#### [WORK ORDER]
Please rewrite each line of the material below with "Scarf" changed to "Shawl", keeping everything else the same.

#### [DATASET EXTRACT]
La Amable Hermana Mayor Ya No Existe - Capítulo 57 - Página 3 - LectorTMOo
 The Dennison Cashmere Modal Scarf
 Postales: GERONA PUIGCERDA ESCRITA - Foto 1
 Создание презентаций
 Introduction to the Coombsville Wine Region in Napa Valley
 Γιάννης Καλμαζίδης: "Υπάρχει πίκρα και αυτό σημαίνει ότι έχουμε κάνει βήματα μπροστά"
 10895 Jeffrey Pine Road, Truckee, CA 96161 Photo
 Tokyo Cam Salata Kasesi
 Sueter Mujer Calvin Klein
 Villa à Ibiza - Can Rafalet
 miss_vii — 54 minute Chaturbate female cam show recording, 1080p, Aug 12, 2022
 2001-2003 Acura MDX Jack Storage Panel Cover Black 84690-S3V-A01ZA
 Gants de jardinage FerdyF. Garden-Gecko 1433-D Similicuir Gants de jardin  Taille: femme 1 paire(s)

#### [SOLUTION TO THIS TASK]
La Amable Hermana Mayor Ya No Existe - Capítulo 57 - Página 3 - LectorTMOo
 The Dennison Cashmere Modal Shawl
 Postales: GERONA PUIGCERDA ESCRITA - Foto 1
 Создание презентаций
 Introduction to the Coombsville Wine Region in Napa Valley
 Γιάννης Καλμαζίδης: "Υπάρχει πίκρα και αυτό σημαίνει ότι έχουμε κάνει βήματα μπροστά"
 10895 Jeffrey Pine Road, Truckee, CA 96161 Photo
 Tokyo Cam Salata Kasesi
 Sueter Mujer Calvin Klein
 Villa à Ibiza - Can Rafalet
 miss_vii — 54 minute Chaturbate female cam show recording, 1080p, Aug 12, 2022
 2001-2003 Acura MDX Jack Storage Panel Cover Black 84690-S3V-A01ZA
 Gants de jardinage FerdyF. Garden-Gecko 1433-D Similicuir Gants de jardin  Taille: femme 1 paire(s)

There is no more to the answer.